Know your rights and duties as an investor

After you have complied with the KYC requirement, and are ready to start investing in mutual funds, as an investor you have several rights under Sebi's laws, rules and regulations.

At the same time, to have a smooth financial journey with the fund houses, you also have to fulfil certain duties.


Rights of an Investor:


A mutual fund offer document contains the scheme information document (SID) and a statement of additional information (SAI).

In addition, as an investor you also have the right to go through the key information document (KIM), that gives important information about the scheme you intend to invest as well as the fund house.

Email/SMS alerts:


With five working days after you have invested in a mutual fund scheme, you should receive an e-mail alert or an SMS about your investments.

The same applies for all the additional purchases that you make in the fund. 

Fund statements, periodic updates and annual reports


After you have become a investor in the fund, you are entitled to receive periodic updates from the fund house about the scheme and the fund house you have your money invested.

You should also get the fund house's annual report and updates as and when fund houses issue those.

Consolidated statements


Mutual fund investors now also get a consolidated monthly statement of all the fundrelated transactions that the investor has carried out in each of the schemes where he/she has investments.

This statement includes all investments (equity, debt, liquid, gold ETF), across all the fund houses.

However, in case there is no transaction during a particular month, the investor will not receive any consolidated statement, but will get one statement every six months.

Here the sole identifier for an investor is his/her PAN. 

Redemption and dividend payouts


You should get your redemption proceeds within 10 working days.

In case the fund house does not send the redemption proceeds within 10 working days of your instruction, you can claim interest at 15% per annum for the period of delay after the expiry of the 10th day. 

In case of dividend, the corresponding number is 30 calendar days.

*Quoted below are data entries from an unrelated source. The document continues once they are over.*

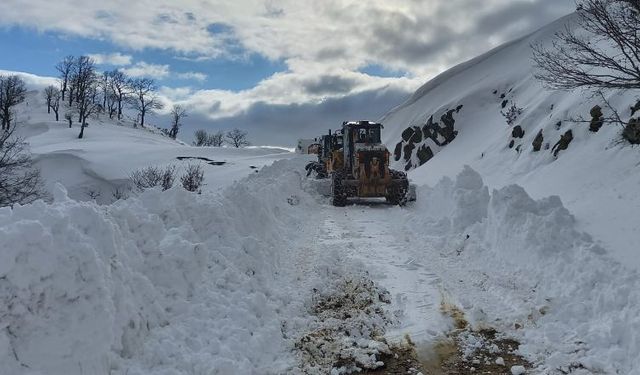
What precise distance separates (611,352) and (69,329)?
5183 mm

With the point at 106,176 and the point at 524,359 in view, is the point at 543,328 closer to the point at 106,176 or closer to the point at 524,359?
the point at 524,359

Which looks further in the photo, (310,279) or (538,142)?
(538,142)

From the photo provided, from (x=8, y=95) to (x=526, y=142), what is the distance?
3096 inches

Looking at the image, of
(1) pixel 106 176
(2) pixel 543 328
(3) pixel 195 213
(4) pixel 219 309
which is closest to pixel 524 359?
(2) pixel 543 328

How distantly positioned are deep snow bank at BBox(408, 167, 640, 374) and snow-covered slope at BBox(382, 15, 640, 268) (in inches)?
31.1

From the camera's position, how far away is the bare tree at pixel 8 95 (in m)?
74.5

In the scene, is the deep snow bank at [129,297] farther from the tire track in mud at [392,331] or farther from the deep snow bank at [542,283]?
the deep snow bank at [542,283]

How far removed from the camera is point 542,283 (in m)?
7.61

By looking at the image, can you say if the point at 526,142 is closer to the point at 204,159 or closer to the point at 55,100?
the point at 204,159

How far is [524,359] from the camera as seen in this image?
563cm

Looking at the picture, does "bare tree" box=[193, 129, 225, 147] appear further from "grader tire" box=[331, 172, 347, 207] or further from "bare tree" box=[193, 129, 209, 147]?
"grader tire" box=[331, 172, 347, 207]

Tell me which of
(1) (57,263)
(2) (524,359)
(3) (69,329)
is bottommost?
(2) (524,359)

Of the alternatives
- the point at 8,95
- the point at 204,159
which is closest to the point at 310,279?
the point at 204,159

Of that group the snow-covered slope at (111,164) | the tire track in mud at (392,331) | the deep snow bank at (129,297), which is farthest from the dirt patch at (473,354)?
the snow-covered slope at (111,164)
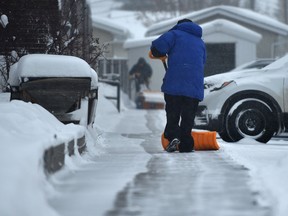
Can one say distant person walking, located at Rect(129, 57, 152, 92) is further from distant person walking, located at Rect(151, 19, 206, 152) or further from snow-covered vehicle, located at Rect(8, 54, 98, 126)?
distant person walking, located at Rect(151, 19, 206, 152)

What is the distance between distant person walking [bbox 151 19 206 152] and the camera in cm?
900

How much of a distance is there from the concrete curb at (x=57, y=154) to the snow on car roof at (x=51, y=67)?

Change in scheme attributes


If your fund house changes some key attributes of the scheme in which you have put in your money, you automatically get the right to redeem your investments in that scheme without paying any exit load.

These fundamental attributes include a change in a fund's risk profile, type of instruments it can invest in.

How much the distributor makes?


While investing in a scheme, you have the right to ask your distributor how much he/she was making as commission by selling the particular scheme to you in which you are investing.

You can also ask for a comparative commission receipts for other schemes that the distributor sells to you.

In case you see that the distributors is getting the maximum or higher commission by selling this scheme to you, you can ask the reasons for advising such a scheme to you.

Duties of a fund investor


As an investor, your first duty is to be KYC complaint.

Some of the other important duties of an investor include keeping the fund houses where you have your investments updated with all your personal information, keeping proper nominations for all your investments, keeping tab of your investments on a regular basis (but not daily), having a direct credit facility with your bank in place, etc.

Credit and debit card facilities for hassel-free transactions


All the fund houses in India give electronic credit and debit facilities with most banks in the country. Such facilities ensure fast, secure, safe and hassle-free banking transaction between you and your fund house.

In addition to regular investments, it also helps faster receipt of dividend, redemptions, etc.

As an investor you should update the fund houses where you have your investments in case there is any change in your address for correspondence, bank account details etc.

However, with an uniform KYC proves in place, this aspect is mostly taken care of nowadays.